川島雄三は有名な映画監督ではないが、日本映画好きの間ではよく知られている。

彼の最高傑作は言うまでもなく『幕末太陽傳』である。数年前に宝塚歌劇団によって舞台化されている。

しかし『洲崎パラダイス赤信号』をベストに推す声も少なくない。

というようなことを考えていたら、Amazonプライム会員特典だったのでついつい観てしまった。

洲崎パラダイスは、現在の東京都江東区東陽町あたりである。戦後に吉原と並ぶ一大歓楽街となるも、1958年の売春防止法で廃止されている。

私は東西線で通勤していたことがあるので、あの辺りでたまに晩飯を食うことがあったが、今や普通の住宅街である。

本作はその洲崎パラダイスのあたりで、若い流れ者の男女が痴話喧嘩などするという本当に他愛もないストーリーだ。だがモノクロの画面に横溢する活気から、戦後の復興期を想像できる。

もうこういう映画は撮れないだろう。

初めてみたのは2000年ごろ、今はない大阪のどこかのミニシアターで、古い邦画の特集上映だった。ラストの爽快感に感動したことを覚えている。もちろんその頃は、将来東京の湾岸エリアに住むことになるとは知らなかった。

あれから20年以上たって、戦後はさらに遠くなった。

あのときは主演の三橋達也はまだ存命で、2001年の『忘れられぬ人々』とかいうあまり面白くない作品を劇場鑑賞したのをいま思い出した。

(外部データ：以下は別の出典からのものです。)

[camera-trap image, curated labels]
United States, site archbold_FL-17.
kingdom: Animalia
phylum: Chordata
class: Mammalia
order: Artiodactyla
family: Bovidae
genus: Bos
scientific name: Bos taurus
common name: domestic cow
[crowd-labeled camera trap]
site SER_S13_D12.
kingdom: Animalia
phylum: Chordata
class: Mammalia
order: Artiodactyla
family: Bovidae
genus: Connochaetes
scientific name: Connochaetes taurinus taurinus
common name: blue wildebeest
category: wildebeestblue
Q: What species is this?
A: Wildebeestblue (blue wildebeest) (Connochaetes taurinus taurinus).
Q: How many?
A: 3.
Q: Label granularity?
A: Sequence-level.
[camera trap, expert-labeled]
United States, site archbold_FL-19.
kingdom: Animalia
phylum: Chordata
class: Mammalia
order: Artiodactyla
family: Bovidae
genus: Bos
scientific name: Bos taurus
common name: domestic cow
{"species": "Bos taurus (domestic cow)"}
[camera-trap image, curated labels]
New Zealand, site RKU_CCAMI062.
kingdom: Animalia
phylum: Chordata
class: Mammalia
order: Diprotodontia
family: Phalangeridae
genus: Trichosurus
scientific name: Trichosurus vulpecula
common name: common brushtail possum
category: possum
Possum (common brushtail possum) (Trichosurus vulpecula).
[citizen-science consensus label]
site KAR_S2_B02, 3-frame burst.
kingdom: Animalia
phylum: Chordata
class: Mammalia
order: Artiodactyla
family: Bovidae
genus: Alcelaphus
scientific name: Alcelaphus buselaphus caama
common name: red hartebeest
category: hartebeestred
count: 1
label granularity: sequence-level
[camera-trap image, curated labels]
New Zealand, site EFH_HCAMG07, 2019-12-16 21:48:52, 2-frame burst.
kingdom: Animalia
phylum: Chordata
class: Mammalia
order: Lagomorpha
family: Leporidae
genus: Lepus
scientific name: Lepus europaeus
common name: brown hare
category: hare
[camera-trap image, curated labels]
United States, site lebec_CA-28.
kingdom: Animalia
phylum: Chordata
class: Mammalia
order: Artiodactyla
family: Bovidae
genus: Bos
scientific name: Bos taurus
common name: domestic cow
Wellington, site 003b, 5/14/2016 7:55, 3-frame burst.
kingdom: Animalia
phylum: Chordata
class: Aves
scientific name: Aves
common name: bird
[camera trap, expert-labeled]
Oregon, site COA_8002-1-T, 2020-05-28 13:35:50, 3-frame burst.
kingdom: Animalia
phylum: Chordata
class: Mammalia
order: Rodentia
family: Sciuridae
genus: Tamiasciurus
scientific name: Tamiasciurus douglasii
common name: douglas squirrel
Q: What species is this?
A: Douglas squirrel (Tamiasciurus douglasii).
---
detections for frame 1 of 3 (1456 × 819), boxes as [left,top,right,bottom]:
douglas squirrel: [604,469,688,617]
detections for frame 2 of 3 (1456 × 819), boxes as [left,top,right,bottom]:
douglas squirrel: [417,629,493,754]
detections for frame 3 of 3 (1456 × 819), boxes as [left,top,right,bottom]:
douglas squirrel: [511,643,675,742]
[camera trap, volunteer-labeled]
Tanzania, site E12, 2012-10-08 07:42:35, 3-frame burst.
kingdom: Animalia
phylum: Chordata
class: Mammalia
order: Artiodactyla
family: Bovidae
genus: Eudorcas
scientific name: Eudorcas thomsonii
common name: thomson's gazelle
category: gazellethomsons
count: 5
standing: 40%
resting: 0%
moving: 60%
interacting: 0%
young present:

2004年に亡くなられたとのこと。当時のことを知る人はどんどんいなくなっていく。


なんだか昨年みたエドワード・ヤンの恋愛時代を思い出してしまったのだ。

どうってことないお話だが、国が発展していく過程で若者たちの元気が溢れるところが似ているなと思った。そしてラスト、唐突にやってくる感激というか爽快感。

もう台湾はこういう映画を撮れないだろう。


時代の空気感を残せるという意味で映画は貴重なのだなと思った次第である。